"Ha? You have not heard? Well, well—oughtn't to tell tales out of school, and certainly not to the Usher: but your mother and I, sir, had the fortune, this morning, to witness a bout of fisticuffs—Whig against Tory—and perhaps it will not altogether distress you to learn that the Whig took a whipping. I like that boy of yours, ma'am: he has breed. I do not forget"—with another bow—"his mother's descent from the Annesleys of Anglesea and Valentia: but she will forgive me that, while watching him, I thought rather of his blood derived from my own great-great-grandfather Robert, and of our common ancestors—Walter, the king's standard-bearer, Edward, who carried the heart of the Bruce to Palestine—but I weary Mr. Matthew perhaps?"

"Not at all, sir," the apothecary protested: rubbing a lump of sugar on the rind of a lemon. "You will suffer me to mix you a glass of punch while I listen? I am a practical man, who has been forced to make his own way in the world, and has made it, I thank God. I never found these ancestors of any use to me; but if one of them had time and leisure to carry the heart of the Bruce to Jerusalem I hope I have the leisure to hear about it. Did he return, may I ask?"

"He did not, sir. The Saracens slew him before the Holy Sepulchre, and in fact the undertaking was, as you would regard it, unprofitable. But it gave us the palmer-shells on our coat of arms— argent, a cross sable, in each corner three escallops of the last. I believe, ma'am, the coat differs somewhat in your husband's branch of the family?" He spread a hand on the table so that the candle-light fell on his signet ring.

Mrs. Wesley smiled. "We keep the scallops, sir."

"Scallops!" grunted the apothecary. "Better for you, Susanna, if your husband had ever found the oyster!"

Garrett Wesley glanced at him from under his badger-gray brows. "We may be coming to the oyster, sir, if you have patience. Crest, a wivern proper: motto, 'God is love.' I am thinking, ma'am, a child of yours might find some use for that motto, since children of my own I have none."

"There could be none nobler, sir," Mrs. Wesley answered.

"'Tis his then, ma'am, if you can spare me your son Charles."

The lump of sugar dropped from old Matthew's fingers and splashed into the tumbler, and with that there fell a silence on the room. Samuel half rose from his couch and passed a nervous hand over his thick black hair. His purblind eyes sought his mother's; hers were fastened on this eccentric kinsman, but with a look that passed beyond him. Her lips were parted.
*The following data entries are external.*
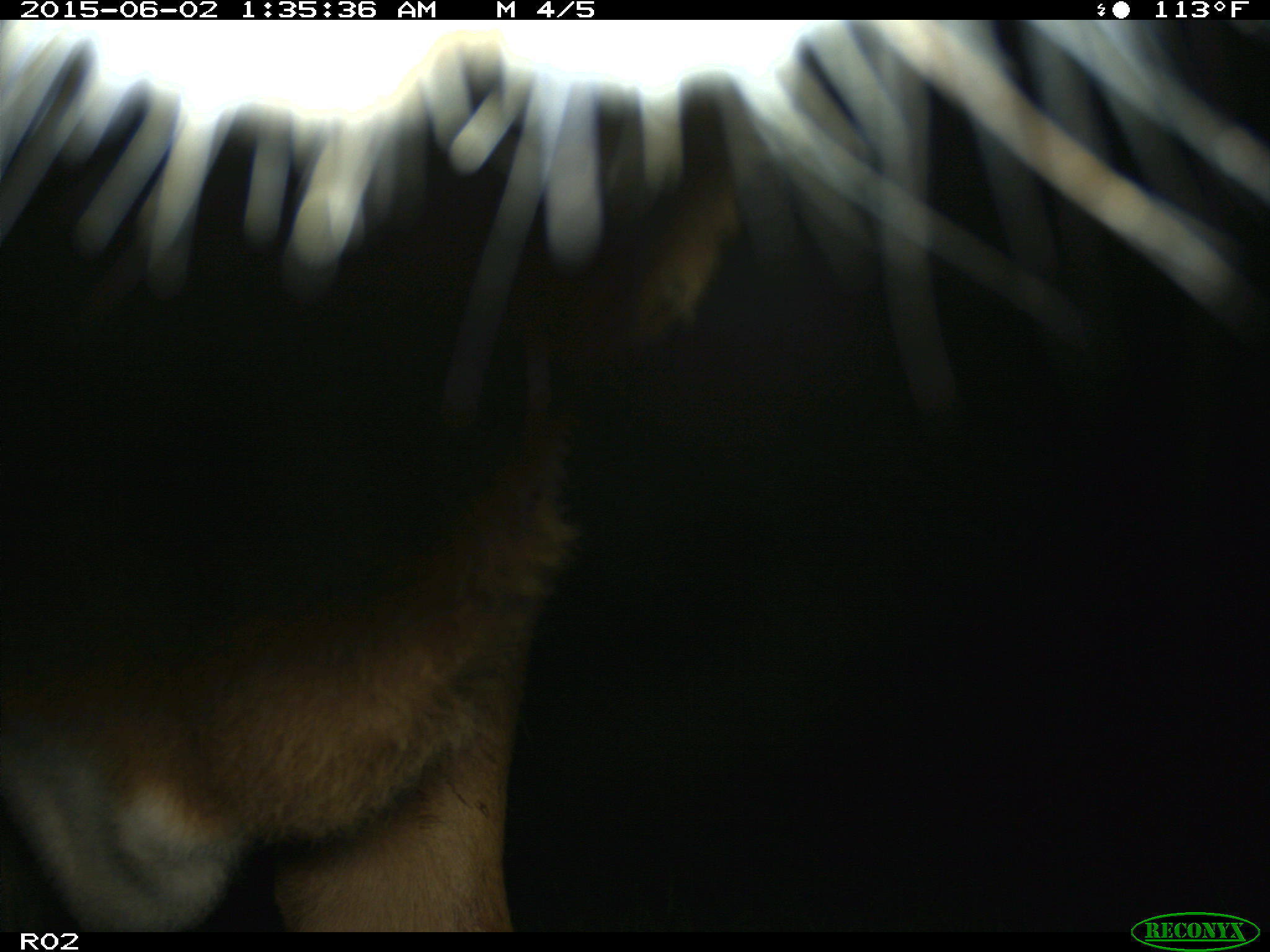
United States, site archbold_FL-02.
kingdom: Animalia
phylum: Chordata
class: Mammalia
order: Artiodactyla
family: Bovidae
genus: Bos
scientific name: Bos taurus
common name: domestic cow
"God is love," she repeated it, soft and low, but with a thrill at which Garrett Wesley raised his head. "If ever I had distrusted it, that love is manifested here to-night. There was a kinsman, sir, from whom I hoped much for my son; to-day I learn that he is lost— dead, most like—and those hopes with him. He was my brother, and God—who understands mothers, and knows, moreover, how small was ever Samuel Annesley's kindness—must forgive me that I grieved less for him than for Charles's sake. The tale was brought us by the honest man who has just left, and it is scarcely told when another kinsman enters and lays his fortune in Charles's hands. Therefore I thank God for His goodness and"—her voice wavered and she ended with a frank laugh at her own expense—"you, on your part, may read the quality of the gratitude to expect from me. At least I have been honest, sir."